OBJETIVO 1 »
Responde a estas perguntas com base na entrevista abaixo:
(a) Há quanto tempo saiu o álbum One Breath?
(b) Segundo a entrevistada, porque é que o coração das canções se manteve o mesmo depois de tocar com a banda?
(c) Que presença diz ter sempre sentido na sua música?
OBJETIVO 2 » Por favor, escreve o que vem a seguir na entrevista abaixo, começando pela resposta à última pergunta.

EXCERTO DA PÁGINA »
▬▬▬▬▬▬
O teu anterior álbum, One Breath, saiu há cinco anos. Porque demoraste tanto tempo a gravar o seu sucessor?

Desta vez quis fazer o disco com mais calma. Quis garantir que podia dar a cara por ele e sentir-me orgulhosa do que fiz, e por isso não isso não quis apressar o processo. Fazer a melhor música possível foi mais importante do que despachar-me a lançar um disco.

Já estavas a trabalhar nisto há três anos, quando disseste que não querias mostrar as canções que estavas a fazer ninguém porque tinhas medo de que as ideias dos outros afectassem a tua opinião. Como é que elas mudaram – se é que o fizeram – depois de as mostrares ao teu produtor e à banda?

Sou muito solitária quando trabalho. Depois, quando toco com a banda, as faixas ganham uma nova vida. Mudam de maneiras que eu não estava à espera, e é por isso que é tão entusiasmante tocar com outros músicos. Mas, como tinha maquetes muito detalhadas, o coração da canção manteve-se o mesmo.

Nessa entrevista de há três anos também se lia a dada altura que tu querias muito “discutir questões de género”, mas admitias que era algo em que não tinhas pensado durante muito tempo. O que mudou?

Tive fases na minha vida em que pensei mais ou ligeiramente menos sobre estes assuntos. Porém, sempre senti que a música me permitia ir além do género. Sempre senti uma presença muito masculina na minha música. Quis explorar essas questões.

A subversão dos papéis de género normativos é um tema transversal ao Hunter. Concordas?
▬▬▬▬▬▬
[Registos de relações espaciais]
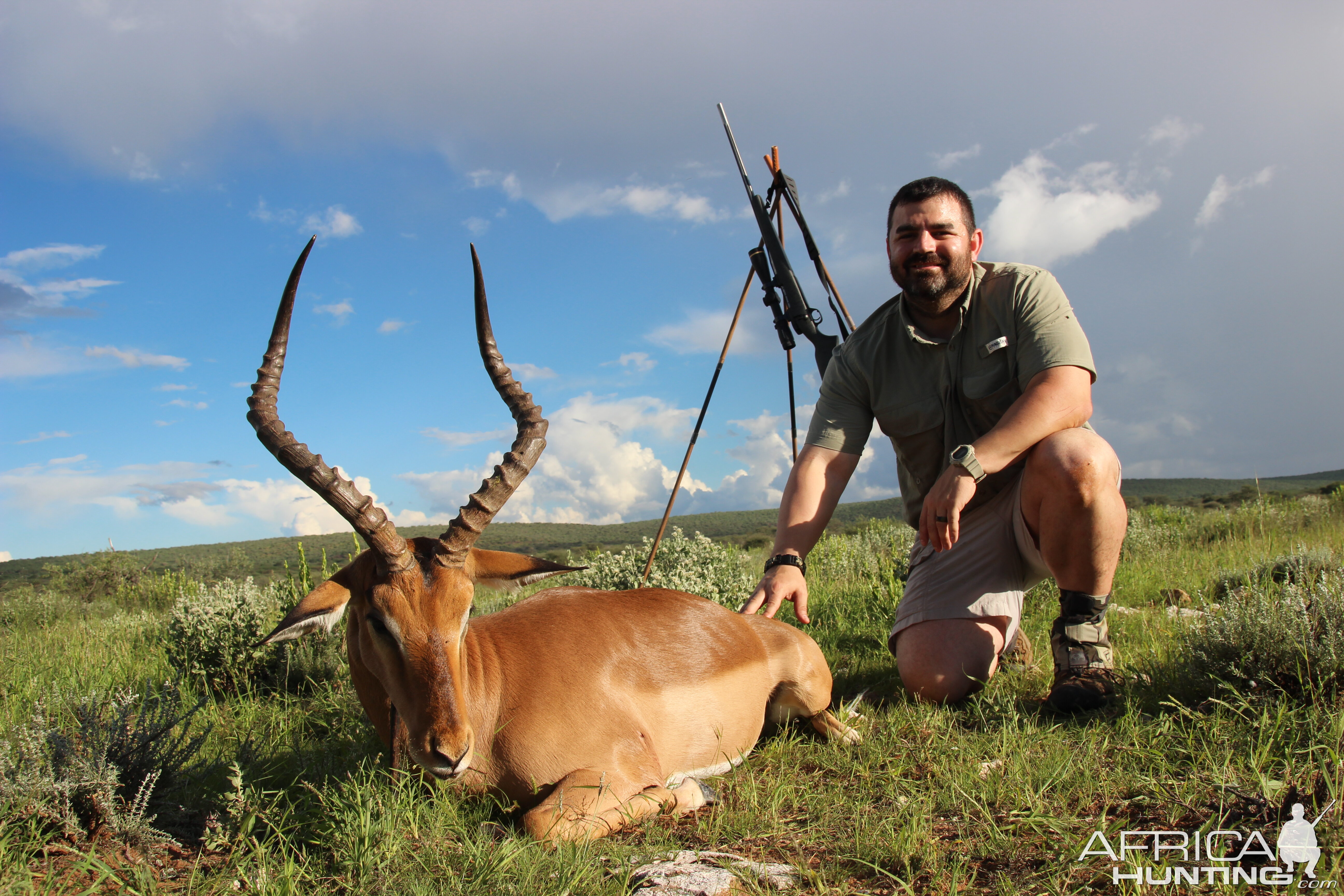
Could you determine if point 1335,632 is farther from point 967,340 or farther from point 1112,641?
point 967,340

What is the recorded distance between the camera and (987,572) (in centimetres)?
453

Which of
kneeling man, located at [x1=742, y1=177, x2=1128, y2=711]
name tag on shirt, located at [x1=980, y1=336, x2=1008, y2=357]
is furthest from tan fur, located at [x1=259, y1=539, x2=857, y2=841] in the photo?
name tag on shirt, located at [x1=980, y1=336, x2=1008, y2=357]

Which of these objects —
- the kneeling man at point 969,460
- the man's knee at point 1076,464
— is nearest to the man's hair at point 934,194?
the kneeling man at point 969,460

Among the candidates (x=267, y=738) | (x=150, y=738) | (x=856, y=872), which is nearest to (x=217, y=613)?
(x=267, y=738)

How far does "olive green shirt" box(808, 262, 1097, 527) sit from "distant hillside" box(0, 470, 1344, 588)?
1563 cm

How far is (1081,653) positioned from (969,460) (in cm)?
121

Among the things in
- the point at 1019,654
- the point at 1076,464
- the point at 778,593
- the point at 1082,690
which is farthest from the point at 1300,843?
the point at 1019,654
▬▬▬▬▬▬
RESPOSTA 1 »
(a) Há cinco anos.
(b) Porque tinha maquetes muito detalhadas.
(c) Uma presença muito masculina.

RESPOSTA 2 »
Sim. O disco é sobre não teres de ser definido pelo teu género, e não teres de seguir um código restritivo que limita quem podes ser. Estou farta de ver as mulheres a serem caçadas, nos media e na nossa cultura, e por isso quis contar uma história de uma mulher que é a caçadora. Que olha para o mundo como algo que lhe pertence, sem vergonha.

Falaste em “ir além do género”, uma expressão que também usaste há uns meses, no texto de apresentação do disco, onde se lê que “não queres ter de escolher entre o que há de masculino e de feminino em ti”. Quão difícil é esse processo, para ti, tendo em conta as ideias heteronormativas e patriarcais entranhadas em quase todos nós?

Sempre senti que a música é a melhor maneira de expressar o que sinto em relação a isto. Até porque no meu dia-a-dia é difícil sentir-me tão livre como me sinto quando estou a tocar. Porém, posso dizer-te que estou rodeada por pessoas que me apoiam e vou tentando viver de uma forma que seja verdadeira e honesta em relação a quem sou.

Outra frase tua que me deu que pensar quando a li foi esta: “O rock’n’roll não está acabado – os rockers masculinos é que estão.” Acreditas mesmo nisso? A meu ver o rock continua a ser um meio dominado quase exclusivamente por homens.

Mas muita da música de guitarras mais interessante do momento é feita por mulheres. Ao longo dos séculos, a arte ocidental tem privilegiado uma perspectiva em detrimento de todas as outras, de todos nós, e acho que é altura de ouvirmos e prestarmos atenção a outros discursos.